We are slaves to our devices. Here’s a related story: you are really into a video game or two, and you stay up late at night playing. Or you are fixated on your social media accounts and cannot tear yourself away. Your partner goes to bed and is asleep by the time you get to bed. You’re ready for some sex; they are not. Of course, this can lead to sexual frustration for both of you. And when you both feel sexually frustrated, you are more irritable and argue more. It’s a natural response. When you argue, you have less sex, and you are feeling sexually frustrated even more. The relationship is in a bit of a “catch-22.” The fix is obvious. Limit your screen time and focus on each other.
Sexual compatibility relies on open communication between partners. If you are experiencing sexual frustration, and if your partner feels the same way, it’s time to have some talks. If your communication skills are lacking, see a sex therapist. Long-term relationships demand good communication, and you and your partner must talk about your feelings and how and why you are sexually frustrated. You can deal with sexual frustration only through honesty. Lack of it will negatively affect all aspects of your relationship. Even a short-term partner or one-night stand will require it.

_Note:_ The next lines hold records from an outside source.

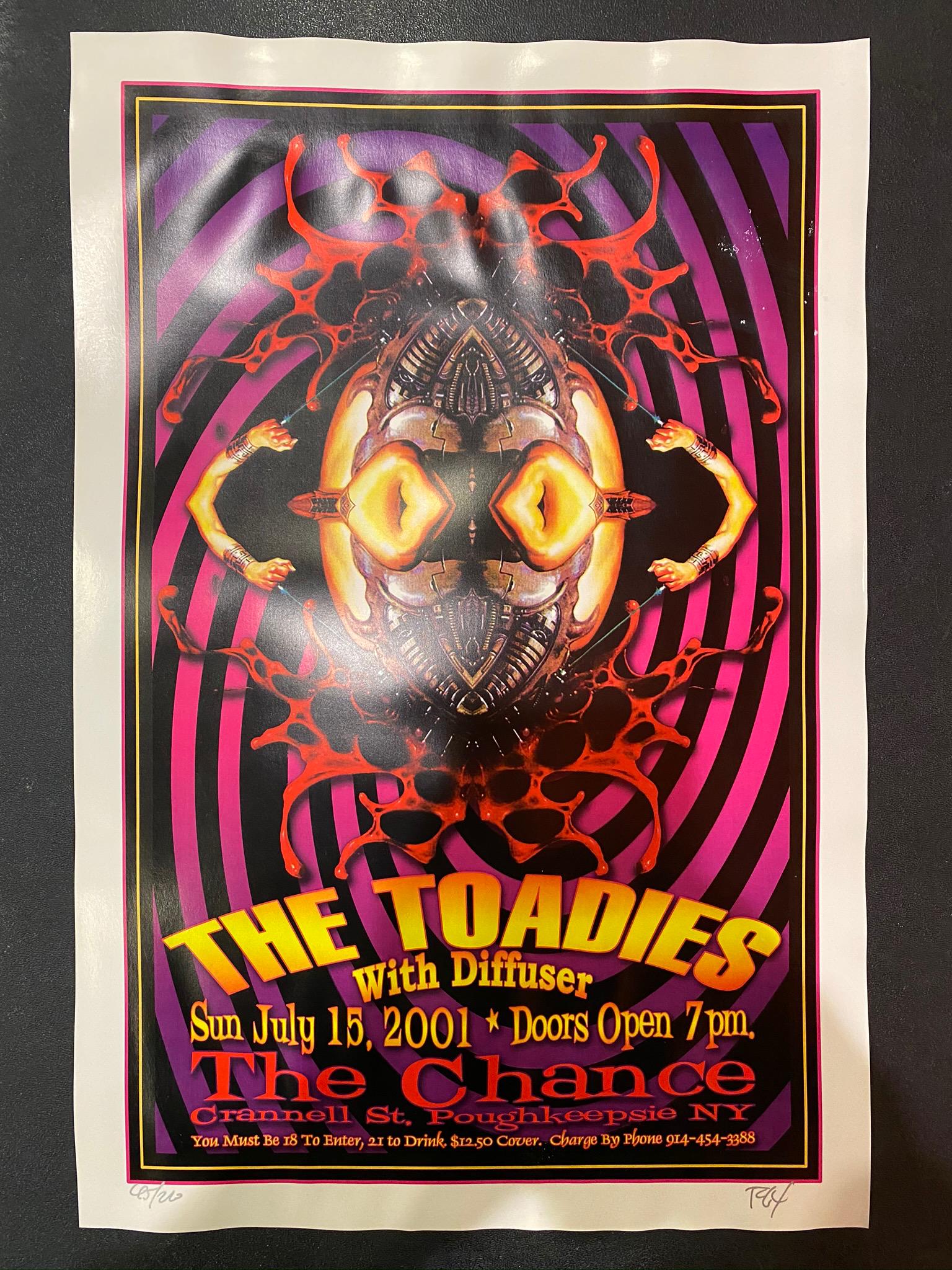 The Toadies Concert Poster July 15 2001 Artist Signed a: The Toadies Concert Poster July 15 2001 Artist Signed and Numbered -- Dimensions: H: 17 7/8 x 11 7/8 inches --- Bidding note: We will be attempting to close these items at a rate of 2 items per minute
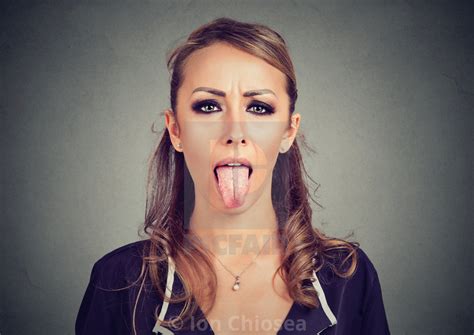 Closeup Portrait Of A Woman Sticking Her Tongue Out License Download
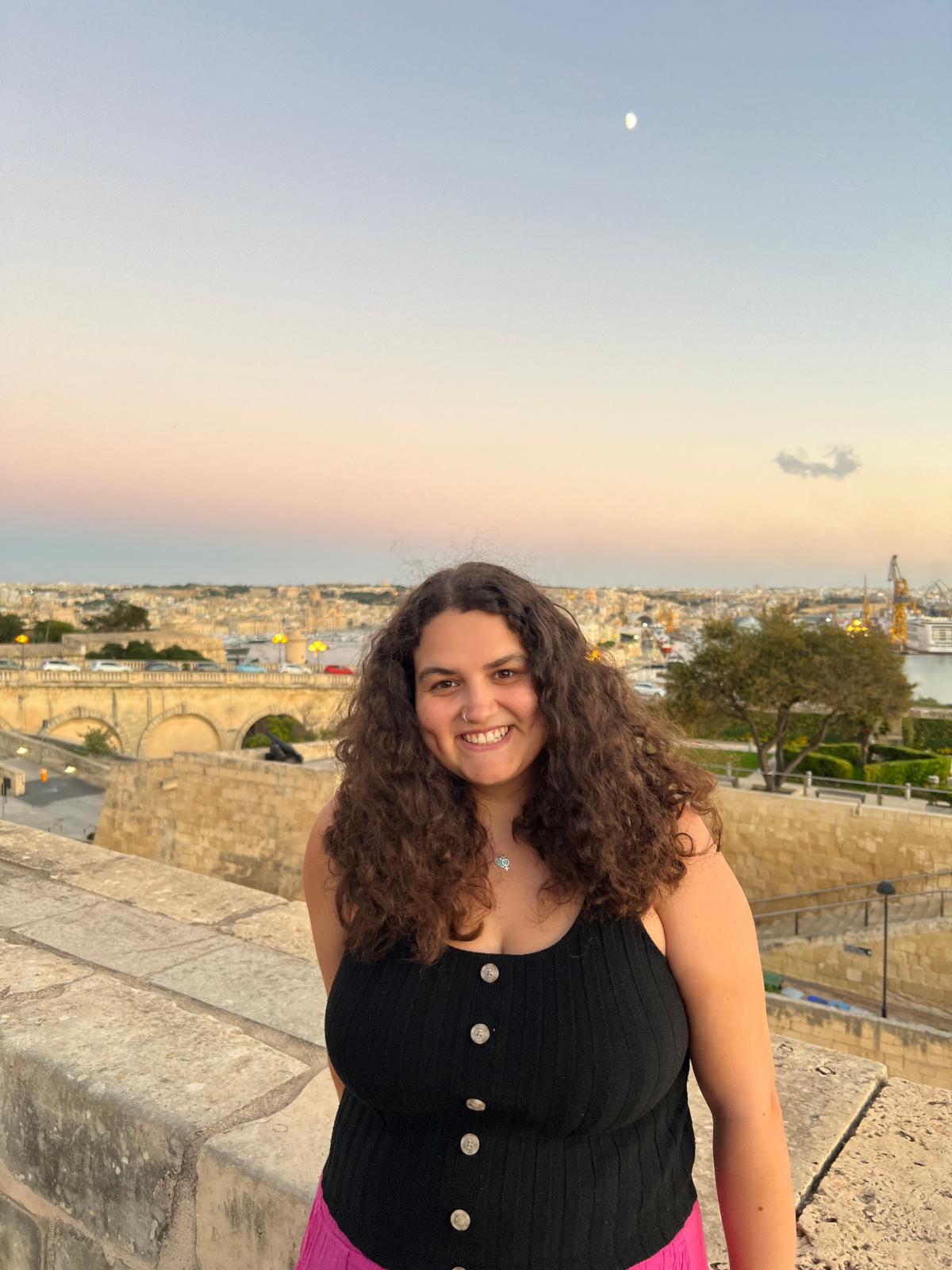 Kat Bouker poses in an outdoor setting with buildings and a pink and blue sky behind her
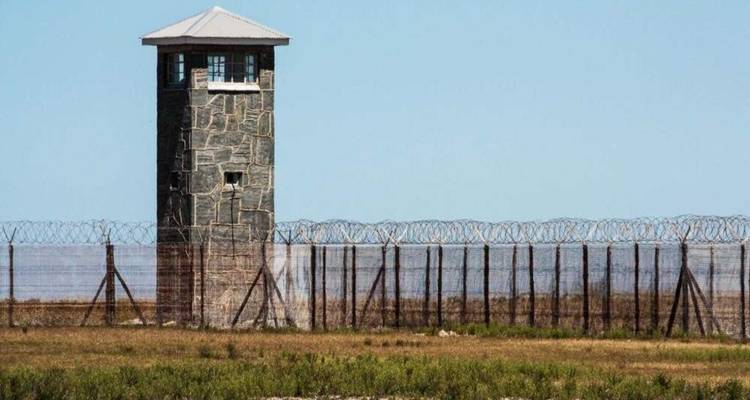 Isolated stone guard tower behind barbed-wire fences on the open grounds of Robben Island prison.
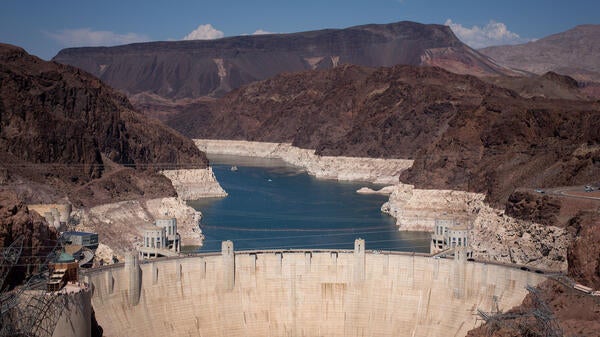 An aerial photo of Lake Mead behind Hoover Dam showing white sections where the water level has drastically receded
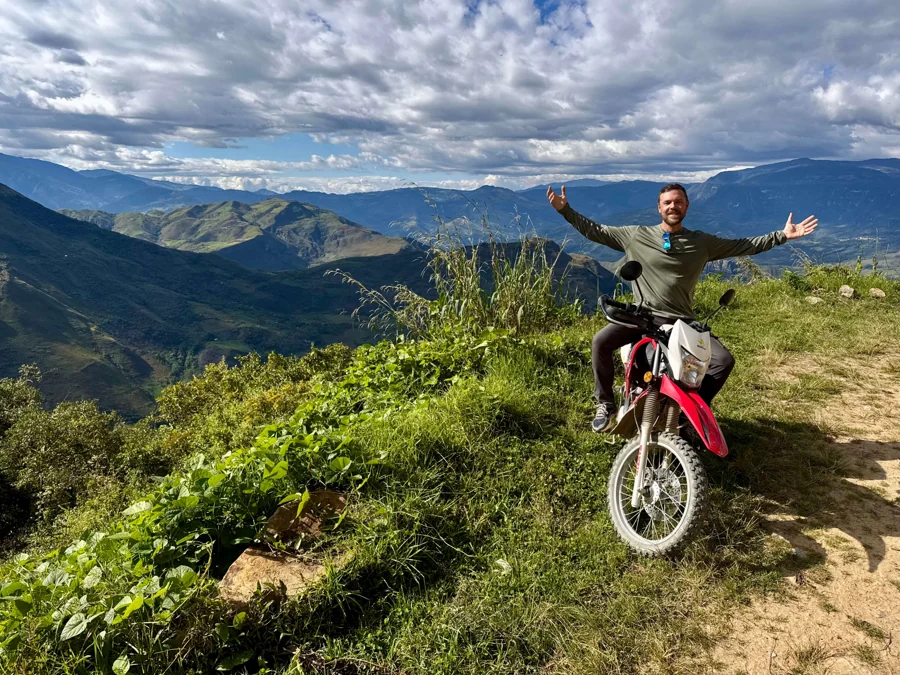 Joseph with his motorcycle overlooking a mountain valley in Peru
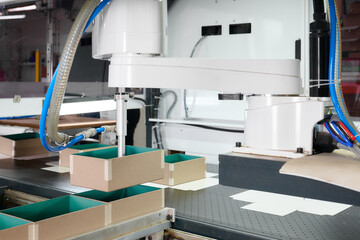 Robotic arms sorting decorative boxes on an efficient conveyor system in a modern box manufacturing facility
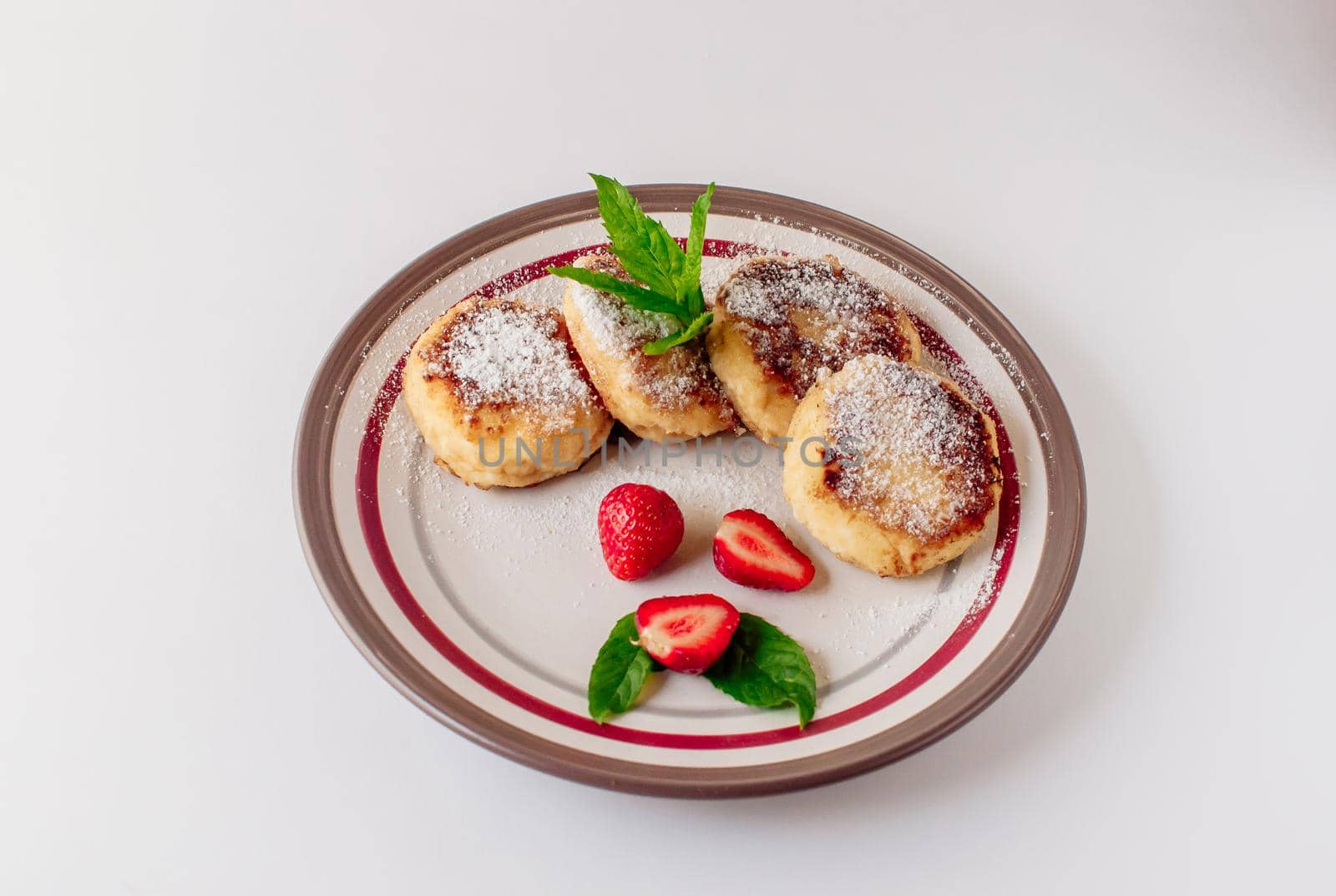 Gourmet breakfast - cottage cheese pancakes, cheesecakes, cottage cheese pancakes with strawberries, mint and powdered sugar in a white plate. Useful dessert on white background isolate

Libidos vary with each person. You may feel frustrated because you don’t get enough often enough. Your partner may want less often but better quality. Any relationship will have differences, and, again, getting those feelings out is critical if you are both able to deal with sexual frustration. Not getting enough? Masturbation might be one solution – nothing wrong with solo sex.
Most every person is a sexual being. And with that comes a need and a desire for sex. When that need and desire is interrupted, there is a gap between what a person wants and what they actually get. This leads to feelings of sexual frustration with all sorts of symptoms. And these symptoms can impact the person in other aspects of their lives. This article is worth a read if you or your partner or both are experiencing sexual frustration. It’s no way to live.